Positive staining of EGFR was observed in 168 of 281 (60%) patients. Positive staining was common in pleomorphic malignant fibrous histiocytomas (89%), myxofibrosarcomas (89%), synovial sarcomas (76%), malignant peripheral nerve sheath tumors (89%), and leiomyosarcomas (73%). It was less common in well differentiated liposarcomas (38%), fibrosarcomas (36%), and myxoid liposarcomas (6%). In contrast, positive staining of ERBB2 and KIT was very limited. Increased levels of EGFR were significantly associated with a decreased probability of overall survival (P = 0.01), although by univariate analysis; probability of overall survival at 5 years was 64% in patients with increased levels of EGFR and 79% in patients without such overexpression. The overexpression of EGFR was significantly associated with histologic grade (P < 0.001). Moreover, stratified log-rank test revealed that there is an interrelation between EGFR overexpression and histologic grade.
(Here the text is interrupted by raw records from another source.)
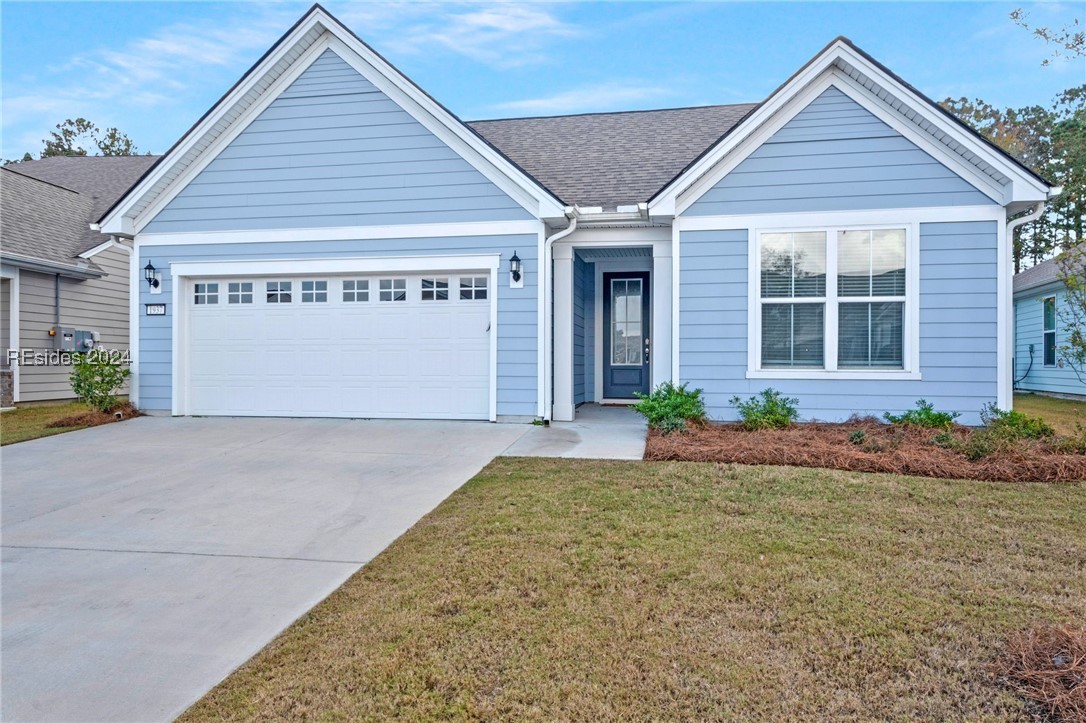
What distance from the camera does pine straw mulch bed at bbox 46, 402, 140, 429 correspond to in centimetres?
866

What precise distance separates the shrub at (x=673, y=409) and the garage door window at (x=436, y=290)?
330cm

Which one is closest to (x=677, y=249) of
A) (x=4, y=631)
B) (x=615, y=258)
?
(x=615, y=258)

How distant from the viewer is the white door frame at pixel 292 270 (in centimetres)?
886

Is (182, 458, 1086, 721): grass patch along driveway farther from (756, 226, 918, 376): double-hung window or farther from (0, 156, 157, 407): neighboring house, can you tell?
(0, 156, 157, 407): neighboring house

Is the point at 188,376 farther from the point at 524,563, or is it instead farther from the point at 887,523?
the point at 887,523

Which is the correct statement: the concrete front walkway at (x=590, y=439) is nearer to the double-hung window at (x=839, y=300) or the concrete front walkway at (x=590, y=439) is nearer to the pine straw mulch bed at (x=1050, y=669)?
the double-hung window at (x=839, y=300)

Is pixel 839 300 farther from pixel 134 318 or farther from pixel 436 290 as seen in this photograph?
pixel 134 318

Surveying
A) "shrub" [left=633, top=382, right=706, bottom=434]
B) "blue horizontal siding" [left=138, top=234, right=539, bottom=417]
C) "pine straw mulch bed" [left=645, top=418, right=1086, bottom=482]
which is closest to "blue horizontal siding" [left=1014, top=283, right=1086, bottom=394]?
"pine straw mulch bed" [left=645, top=418, right=1086, bottom=482]

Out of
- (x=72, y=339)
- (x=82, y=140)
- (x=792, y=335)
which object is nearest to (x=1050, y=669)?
(x=792, y=335)

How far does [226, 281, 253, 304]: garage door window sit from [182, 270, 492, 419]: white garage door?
0.05 feet

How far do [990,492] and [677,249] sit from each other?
4.60 m

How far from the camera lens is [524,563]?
3.50 m

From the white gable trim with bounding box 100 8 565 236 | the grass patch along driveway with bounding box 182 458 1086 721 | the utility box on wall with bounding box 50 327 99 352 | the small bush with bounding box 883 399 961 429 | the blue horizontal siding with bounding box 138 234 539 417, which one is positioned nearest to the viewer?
the grass patch along driveway with bounding box 182 458 1086 721

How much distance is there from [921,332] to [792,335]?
1512 mm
EGFR overexpression was found to be a negative prognostic factor of adult STS, which is strongly associated with histologic grade. STS patients with EGFR overexpression may benefit from treatment with currently available biospecific inhibitors for EGFR.
关于受体酪氨酸激酶在成人软组织肉瘤(STS)中的表达情况,人们了解甚少。在本研究中,作者分析了281例在单一机构接受治疗的STS患者中表皮生长因子受体(EGFR)、ERBB2和KIT的表达情况,并对其与预后的相关性进行了验证。
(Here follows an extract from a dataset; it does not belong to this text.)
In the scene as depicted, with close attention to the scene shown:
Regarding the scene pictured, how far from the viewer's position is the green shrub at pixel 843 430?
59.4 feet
本研究纳入了281例在东京国立癌症中心诊断并接受治疗的成人肢体和躯干STS患者。通过标准抗生物素蛋白-生物素过氧化物酶复合物技术和EGFR检测系统,在福尔马林固定、石蜡包埋的组织切片上使用免疫组织化学染色评估EGFR、ERBB2和KIT的表达。
281例患者中有168例(60%)EGFR染色呈阳性。阳性染色在多形性恶性纤维组织细胞瘤(89%)、黏液纤维肉瘤(89%)、滑膜肉瘤(76%)、恶性外周神经鞘瘤(89%)和平滑肌肉瘤(73%)中较为常见。在高分化脂肪肉瘤(38%)、纤维肉瘤(36%)和黏液样脂肪肉瘤(6%)中则较少见。相比之下,ERBB2和KIT的阳性染色非常有限。尽管单因素分析显示,EGFR水平升高与总生存概率降低显著相关(P = 0.01);EGFR水平升高的患者5年总生存概率为64%,未发生此类过表达的患者为79%。EGFR的过表达与组织学分级显著相关(P < 0.001)。此外,分层对数秩检验显示EGFR过表达与组织学分级之间存在相互关系。
EGFR过表达是成人STS的不良预后因素,与组织学分级密切相关。EGFR过表达的STS患者可能从目前可用的EGFR生物特异性抑制剂治疗中获益。